The Poly-Olbion project is a product of many years of discussion, planning and prevarication. We were motivated in part by successive literary editors at Oxford University Press: Andrew McNeillie, who loves Drayton and suggested the idea when he worked briefly at Exeter; and Jacqueline Baker, who has overseen the launch of Oxford Scholarly Editions Online. The project was in due course made possible by a project grant from the Arts and Humanities Research Council. It began in September 2013 and will run through to the end of February 2016.

The project is a collaboration between Andrew McRae and Philip Schwyzer, each of whom has longstanding research interests in the poem. We were very fortunate, in the planning stages, to be able to identify two outstanding postdoctoral research associates. Sjoerd Levelt, educated at the Warburg Institute and author of the award-winning Jan van Naaldwijk’s Chronicles of Holland: Continuity and Transformation in the Historical Tradition of Holland (2011), is with us for the first twelve months, working on John Selden’s ‘Illustrations’ and based with Selden’s books in Oxford. Daniel Cattell, an Exeter English doctoral graduate, is working on the poem, and will be with the project for the duration. Dan worked with us on our pilot project a few years ago, that produced an online version of the poem’s first song.
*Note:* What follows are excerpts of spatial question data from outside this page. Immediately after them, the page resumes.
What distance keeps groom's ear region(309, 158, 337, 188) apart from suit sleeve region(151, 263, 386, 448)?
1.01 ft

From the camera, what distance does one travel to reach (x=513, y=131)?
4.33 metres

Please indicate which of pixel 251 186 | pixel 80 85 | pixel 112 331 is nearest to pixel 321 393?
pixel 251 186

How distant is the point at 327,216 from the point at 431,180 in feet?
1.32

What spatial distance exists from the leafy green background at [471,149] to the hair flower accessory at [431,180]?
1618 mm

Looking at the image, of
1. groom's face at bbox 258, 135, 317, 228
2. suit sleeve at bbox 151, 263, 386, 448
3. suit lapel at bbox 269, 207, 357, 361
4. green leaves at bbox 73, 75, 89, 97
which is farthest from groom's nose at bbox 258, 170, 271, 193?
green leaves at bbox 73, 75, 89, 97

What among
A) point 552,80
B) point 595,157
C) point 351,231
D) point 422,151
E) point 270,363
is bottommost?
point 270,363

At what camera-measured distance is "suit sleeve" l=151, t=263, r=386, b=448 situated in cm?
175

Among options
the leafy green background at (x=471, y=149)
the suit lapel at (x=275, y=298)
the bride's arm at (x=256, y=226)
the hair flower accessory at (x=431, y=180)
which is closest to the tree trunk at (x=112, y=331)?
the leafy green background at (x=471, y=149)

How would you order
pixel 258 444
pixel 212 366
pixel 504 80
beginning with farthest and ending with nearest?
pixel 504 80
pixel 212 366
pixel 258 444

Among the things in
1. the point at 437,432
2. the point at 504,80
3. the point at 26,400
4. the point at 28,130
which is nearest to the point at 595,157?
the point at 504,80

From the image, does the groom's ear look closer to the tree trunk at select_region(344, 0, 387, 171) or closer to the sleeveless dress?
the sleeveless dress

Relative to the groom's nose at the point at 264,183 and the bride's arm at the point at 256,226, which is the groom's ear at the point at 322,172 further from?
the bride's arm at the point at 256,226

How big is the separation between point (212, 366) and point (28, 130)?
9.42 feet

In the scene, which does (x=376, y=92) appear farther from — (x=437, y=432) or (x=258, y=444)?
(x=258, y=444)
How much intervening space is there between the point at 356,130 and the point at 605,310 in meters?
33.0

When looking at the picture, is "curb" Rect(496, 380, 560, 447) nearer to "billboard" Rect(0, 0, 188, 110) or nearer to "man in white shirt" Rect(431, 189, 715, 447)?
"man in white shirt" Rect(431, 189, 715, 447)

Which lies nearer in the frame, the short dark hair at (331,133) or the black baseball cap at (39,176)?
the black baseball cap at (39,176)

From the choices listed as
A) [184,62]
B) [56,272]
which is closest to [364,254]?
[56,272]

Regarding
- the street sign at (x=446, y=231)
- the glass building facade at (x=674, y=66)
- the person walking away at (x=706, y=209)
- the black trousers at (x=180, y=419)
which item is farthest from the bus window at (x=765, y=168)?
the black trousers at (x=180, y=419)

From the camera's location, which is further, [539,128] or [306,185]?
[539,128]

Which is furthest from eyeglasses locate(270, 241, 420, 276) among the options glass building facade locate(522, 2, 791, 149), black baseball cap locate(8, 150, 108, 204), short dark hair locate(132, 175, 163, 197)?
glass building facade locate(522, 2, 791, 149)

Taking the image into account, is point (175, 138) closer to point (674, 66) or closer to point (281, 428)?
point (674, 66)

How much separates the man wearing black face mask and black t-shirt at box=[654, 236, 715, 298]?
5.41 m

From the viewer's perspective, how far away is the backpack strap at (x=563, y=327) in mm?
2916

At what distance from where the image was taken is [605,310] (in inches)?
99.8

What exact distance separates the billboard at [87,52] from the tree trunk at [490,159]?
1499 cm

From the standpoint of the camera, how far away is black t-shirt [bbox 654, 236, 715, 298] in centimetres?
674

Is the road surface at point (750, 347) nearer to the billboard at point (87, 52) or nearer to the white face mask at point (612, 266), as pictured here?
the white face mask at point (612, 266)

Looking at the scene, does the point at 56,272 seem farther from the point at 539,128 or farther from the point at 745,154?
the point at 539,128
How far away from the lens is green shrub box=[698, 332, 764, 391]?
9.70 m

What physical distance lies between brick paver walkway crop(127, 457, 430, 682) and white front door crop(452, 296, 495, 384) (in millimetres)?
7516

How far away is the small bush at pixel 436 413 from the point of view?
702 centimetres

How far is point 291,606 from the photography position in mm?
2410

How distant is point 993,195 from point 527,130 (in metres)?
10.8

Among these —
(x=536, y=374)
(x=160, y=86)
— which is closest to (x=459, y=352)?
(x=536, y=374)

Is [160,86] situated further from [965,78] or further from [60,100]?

Our work is overseen by a project board, comprising: Martin Butler (Leeds), Andrew Hadfield (Sussex), Felicity Henderson (Exeter), Roger Kain (School of Advanced Study, London), and Jason Rosenblatt (Georgetown). We have a project partnership agreement with the Royal Geographical Society in London, which will host a conference and exhibition in autumn 2015; and Flash of Splendour Arts is contracted, as part of the project, to deliver an ambitious and innovative range of educational activities related to the text.